Wie funktioniert eine Gasheizung?

Die Technologie der Gasheizung hat sich mit den Jahren deutlich verbessert. Neueste Geräte arbeiten mit der hocheffizienten Brennwerttechnik, bei der Abgase als Wärmequelle wiederverwertet werden. Ältere Geräte werden häufig noch mit einem ineffizienten Niedertemperaturkessel betrieben. Eine moderne Gasheizung besteht aus mehreren Bestandteilen. Dabei nimmt der Brennwertkessel den meisten Platz ein und wird deshalb üblicherweise im Keller installiert.

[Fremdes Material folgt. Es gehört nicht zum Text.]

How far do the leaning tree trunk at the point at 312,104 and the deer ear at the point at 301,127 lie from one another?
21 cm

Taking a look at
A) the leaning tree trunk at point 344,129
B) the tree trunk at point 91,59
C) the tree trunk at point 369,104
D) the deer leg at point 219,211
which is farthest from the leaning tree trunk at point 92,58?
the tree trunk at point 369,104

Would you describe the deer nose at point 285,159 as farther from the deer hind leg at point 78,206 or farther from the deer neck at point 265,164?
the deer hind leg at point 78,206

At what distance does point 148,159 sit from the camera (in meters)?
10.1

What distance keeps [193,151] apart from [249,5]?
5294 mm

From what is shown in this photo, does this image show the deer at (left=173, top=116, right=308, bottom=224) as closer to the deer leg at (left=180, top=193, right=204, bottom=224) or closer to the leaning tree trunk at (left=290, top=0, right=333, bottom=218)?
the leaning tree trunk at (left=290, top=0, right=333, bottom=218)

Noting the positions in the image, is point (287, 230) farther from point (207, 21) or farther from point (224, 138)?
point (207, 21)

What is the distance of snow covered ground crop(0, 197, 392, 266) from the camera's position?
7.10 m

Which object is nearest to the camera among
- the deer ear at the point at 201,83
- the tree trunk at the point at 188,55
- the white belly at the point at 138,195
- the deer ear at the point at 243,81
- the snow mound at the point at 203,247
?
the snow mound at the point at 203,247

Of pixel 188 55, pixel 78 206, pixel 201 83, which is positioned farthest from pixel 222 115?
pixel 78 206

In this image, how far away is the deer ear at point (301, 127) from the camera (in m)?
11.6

Eine Kombitherme für Heizung und Warmwasser befindet sich hingegen meist direkt in den Wohnräumen. Abgasleitung, Heizungsrohre und Heizkörper gehören ebenfalls zum Gasheizsystem.

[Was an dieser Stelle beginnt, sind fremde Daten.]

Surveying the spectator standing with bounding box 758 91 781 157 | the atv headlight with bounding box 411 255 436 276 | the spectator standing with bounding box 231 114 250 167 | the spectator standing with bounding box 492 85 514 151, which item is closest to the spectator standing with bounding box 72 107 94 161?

Effizient heizen mit der Brennwerttechnik
Eine kleinere Version des Brennwertkessels ist die Kombi-Brennwerttherme, die nach dem gleichen Prinzip funktioniert. Therme bzw. Kessel bestehen aus Brenner und Wärmetauscher. Im Brenner wird Gas verbrannt und dadurch entstehen Wärme und Abgase. Durch ein Rohr im Wärmetauscher fließt das Rücklaufwasser der Heizung. Dieses wird durch die warmen Abgase der Therme erneut erhitzt. Mit der Brennwerttechnik wird ein Wirkungsgrad von fast 100 Prozent erreicht. Zudem ist der CO2-Ausstoß sehr gering, da Abgase nicht ungenutzt durch den Schornstein entweichen.
Gastherme oder Kombitherme
Gasthermen bzw. Kombithermen dienen nicht nur zum Heizen, sondern werden auch zur Warmwasserbereitung verwendet. Anders als der Brennwertkessel befinden sie sich direkt in den Wohnräumen. Dabei wird das Wasser nach dem Prinzip des Durchlauferhitzers erst bei Bedarf aufgeheizt. Effizienter arbeitet die Kombi-Brennwerttherme, die ebenfalls der Warmwasserbereitung dient. Auch hier werden die Abgase genutzt, um das Wasser zu erwärmen.
Niedertemperaturkessel
Als mittlerweile überholte Technik gilt das Heizen mit Niedertemperaturkesseln. Dennoch werden sie in Altbauten noch häufig genutzt. Seit der Energiesparverordnung (EnEV) 2014 besteht eine Austauschpflicht für Heizkessel, die über 30 Jahre alt sind. Das heißt, Sie müssen Ihre Heizung mit Niedertemperaturtechnik nach 30 Jahren erneuern. Ausgenommen sind modernere Geräte mit einem hohen Wirkungsgrad oder Kessel, die nur der Warmwasserbereitung dienen.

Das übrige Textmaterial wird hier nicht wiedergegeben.